Carbon capture and storage has been proposed as an important component to a well rounded plan to control increasing carbon dioxide levels in the earth’s atmosphere. One method for sequestering CO2 is to pump new emissions into geological formations. Previous research has shown basalt and ultramafic rock reservoirs to be good, secure, long term locations for the sequestration of CO2. Goldberg et al. (2010) examined the potential of various reservoir sites in the Central Atlantic Magmatic Province (CAMP) basalt flows to be sequestration sites for large cities along the eastern seaboard of the United States.—Anna Fiastro
Goldberg, D., Kent, D., Olsen, P., 2010. Potential on-shore and off-shore reservoirs for CO2 sequestration in Central Atlantic magmatic province basalts. Proceedings of the National Academy of Science 107, 1327.doi:10.1073/pnas.0913721107.
The Central Atlantic Magmatic Province (CAMP) lies on and off shore along the eastern coast of North America. CAMP consists of numerous basins of thick continental sediments with veins of basalt running through them. These basins were created during the Triassic and Jurassic time periods. Since these events, other seismic activity and interactions with water and the atmosphere have caused some of these rock formations to erode, while the remainders have become stratified with varying thickness and composition over a large area. This stratification has lead to ideal conditions for CO2 injection and sequestration.
What has occurred is that layers of very thick and dense basalt have surrounded areas of less dense and porous basalt. The porous basalt allows space for a chemical reaction to occur between the minerals of the basalt and the injecting CO2 creating a mineral carbonate that fills in the cracks. The dense basalt layers seal the pumped CO2 and the carbonate product in the basin so that it is harder for it to be reintroduced into the environment and atmosphere.
These authors speculate that these types of layered formations can be found in the Orange Mountain basalt, the Newark Rift Basin, the Long Island Rift Basins, and the South Georgia Rift Basin. This is based on sampling data, density and porosity profiles, computer modeling, and scientific speculation. These sites are close to major metropolitan areas on the east coast of the United States, allowing them to work efficiently as storage locations for areas of high industrial CO2 output. The speculated size of the reservoirs also offers the potential to store massive amounts of CO2. For example, estimates show that one basin could contain the equivalent emissions from 3 or more coal-fired power plants for up to 40 years.
Further study is necessary to confirm the existence of these basins, and demonstrate their suitability to act as sequestration locations.
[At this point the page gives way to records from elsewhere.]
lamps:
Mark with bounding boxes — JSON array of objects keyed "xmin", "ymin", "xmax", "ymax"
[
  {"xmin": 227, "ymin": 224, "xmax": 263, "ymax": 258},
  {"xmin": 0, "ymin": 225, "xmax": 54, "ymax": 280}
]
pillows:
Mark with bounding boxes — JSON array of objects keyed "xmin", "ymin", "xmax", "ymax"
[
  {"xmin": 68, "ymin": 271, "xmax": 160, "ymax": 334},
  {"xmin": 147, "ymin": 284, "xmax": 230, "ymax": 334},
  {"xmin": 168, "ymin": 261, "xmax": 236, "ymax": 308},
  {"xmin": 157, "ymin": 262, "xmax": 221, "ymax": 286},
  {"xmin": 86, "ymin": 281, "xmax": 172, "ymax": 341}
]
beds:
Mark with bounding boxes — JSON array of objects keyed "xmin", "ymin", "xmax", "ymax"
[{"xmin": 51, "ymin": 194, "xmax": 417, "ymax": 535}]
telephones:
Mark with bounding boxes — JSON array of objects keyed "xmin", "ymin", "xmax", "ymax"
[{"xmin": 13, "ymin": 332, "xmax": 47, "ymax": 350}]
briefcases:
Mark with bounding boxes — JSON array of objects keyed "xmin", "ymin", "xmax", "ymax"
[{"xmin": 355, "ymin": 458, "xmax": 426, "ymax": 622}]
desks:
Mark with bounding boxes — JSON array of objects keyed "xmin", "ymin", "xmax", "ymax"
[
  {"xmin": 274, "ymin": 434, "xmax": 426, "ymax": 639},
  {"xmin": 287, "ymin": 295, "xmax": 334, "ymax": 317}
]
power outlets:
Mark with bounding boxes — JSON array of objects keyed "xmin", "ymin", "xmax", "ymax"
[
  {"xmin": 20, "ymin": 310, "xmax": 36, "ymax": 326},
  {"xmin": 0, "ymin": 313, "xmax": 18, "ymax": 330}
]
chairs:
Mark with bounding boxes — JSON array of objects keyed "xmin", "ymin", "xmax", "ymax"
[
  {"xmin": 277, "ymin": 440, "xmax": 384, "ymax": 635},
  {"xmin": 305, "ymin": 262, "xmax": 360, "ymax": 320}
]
Studies would include high-resolution survey mapping, followed by drilling in and around locations. Pilot injection projects would then be conducted and monitored to determine the safety and effectiveness of this form of capture and storage. Goldberg et al. also suggested that research should first be conducted at on-shore sites as they are more accessible and cost effective, and then offshore sites can be explored with the increased technology and knowledge.